*WHAT THIS TASK INVOLVES:* Every line below that contains the word "reduced" must be copied.

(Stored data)
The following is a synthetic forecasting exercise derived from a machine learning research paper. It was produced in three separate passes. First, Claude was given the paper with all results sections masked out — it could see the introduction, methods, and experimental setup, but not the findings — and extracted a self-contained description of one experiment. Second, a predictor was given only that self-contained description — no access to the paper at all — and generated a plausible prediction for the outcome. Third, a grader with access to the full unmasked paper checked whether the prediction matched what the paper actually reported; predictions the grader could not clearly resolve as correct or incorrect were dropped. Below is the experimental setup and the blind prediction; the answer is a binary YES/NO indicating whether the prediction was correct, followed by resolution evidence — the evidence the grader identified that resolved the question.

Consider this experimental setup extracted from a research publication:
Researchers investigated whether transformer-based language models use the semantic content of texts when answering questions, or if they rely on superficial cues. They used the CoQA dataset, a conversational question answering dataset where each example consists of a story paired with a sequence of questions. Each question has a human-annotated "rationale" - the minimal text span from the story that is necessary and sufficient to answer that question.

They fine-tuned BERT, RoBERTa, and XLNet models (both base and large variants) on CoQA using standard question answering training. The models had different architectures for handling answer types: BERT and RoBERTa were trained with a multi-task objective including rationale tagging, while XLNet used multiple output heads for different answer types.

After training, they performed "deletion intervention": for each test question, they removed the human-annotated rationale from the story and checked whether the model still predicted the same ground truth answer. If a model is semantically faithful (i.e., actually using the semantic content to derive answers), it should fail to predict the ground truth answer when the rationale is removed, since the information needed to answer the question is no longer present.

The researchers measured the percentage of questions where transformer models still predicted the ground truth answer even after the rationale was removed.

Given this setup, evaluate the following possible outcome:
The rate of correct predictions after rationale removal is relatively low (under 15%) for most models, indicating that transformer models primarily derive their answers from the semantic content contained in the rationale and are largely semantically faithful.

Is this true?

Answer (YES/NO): NO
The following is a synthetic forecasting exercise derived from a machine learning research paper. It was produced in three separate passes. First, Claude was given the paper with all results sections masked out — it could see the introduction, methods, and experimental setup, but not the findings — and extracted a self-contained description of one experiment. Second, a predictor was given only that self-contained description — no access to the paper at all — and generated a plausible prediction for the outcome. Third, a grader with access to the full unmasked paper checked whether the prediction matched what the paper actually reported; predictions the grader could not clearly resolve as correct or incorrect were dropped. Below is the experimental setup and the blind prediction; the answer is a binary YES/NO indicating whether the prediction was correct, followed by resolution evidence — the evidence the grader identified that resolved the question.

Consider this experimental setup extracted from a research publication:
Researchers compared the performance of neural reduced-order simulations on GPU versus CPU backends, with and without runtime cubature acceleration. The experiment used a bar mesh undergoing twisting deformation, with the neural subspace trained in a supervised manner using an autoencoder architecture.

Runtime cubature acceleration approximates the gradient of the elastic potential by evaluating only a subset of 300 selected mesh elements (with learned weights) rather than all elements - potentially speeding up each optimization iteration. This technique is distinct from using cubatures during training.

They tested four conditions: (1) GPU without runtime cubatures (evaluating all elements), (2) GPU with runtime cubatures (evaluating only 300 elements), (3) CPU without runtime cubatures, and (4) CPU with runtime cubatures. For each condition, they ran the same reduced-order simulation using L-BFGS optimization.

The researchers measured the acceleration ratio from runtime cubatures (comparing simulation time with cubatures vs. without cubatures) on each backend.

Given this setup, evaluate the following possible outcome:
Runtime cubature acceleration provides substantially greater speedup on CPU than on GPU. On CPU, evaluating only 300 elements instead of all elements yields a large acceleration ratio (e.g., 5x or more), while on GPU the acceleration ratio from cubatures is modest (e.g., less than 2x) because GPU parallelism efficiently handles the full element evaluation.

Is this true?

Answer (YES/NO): YES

*OUTPUT OF THE TASK:*
Researchers compared the performance of neural reduced-order simulations on GPU versus CPU backends, with and without runtime cubature acceleration. The experiment used a bar mesh undergoing twisting deformation, with the neural subspace trained in a supervised manner using an autoencoder architecture.
They tested four conditions: (1) GPU without runtime cubatures (evaluating all elements), (2) GPU with runtime cubatures (evaluating only 300 elements), (3) CPU without runtime cubatures, and (4) CPU with runtime cubatures. For each condition, they ran the same reduced-order simulation using L-BFGS optimization.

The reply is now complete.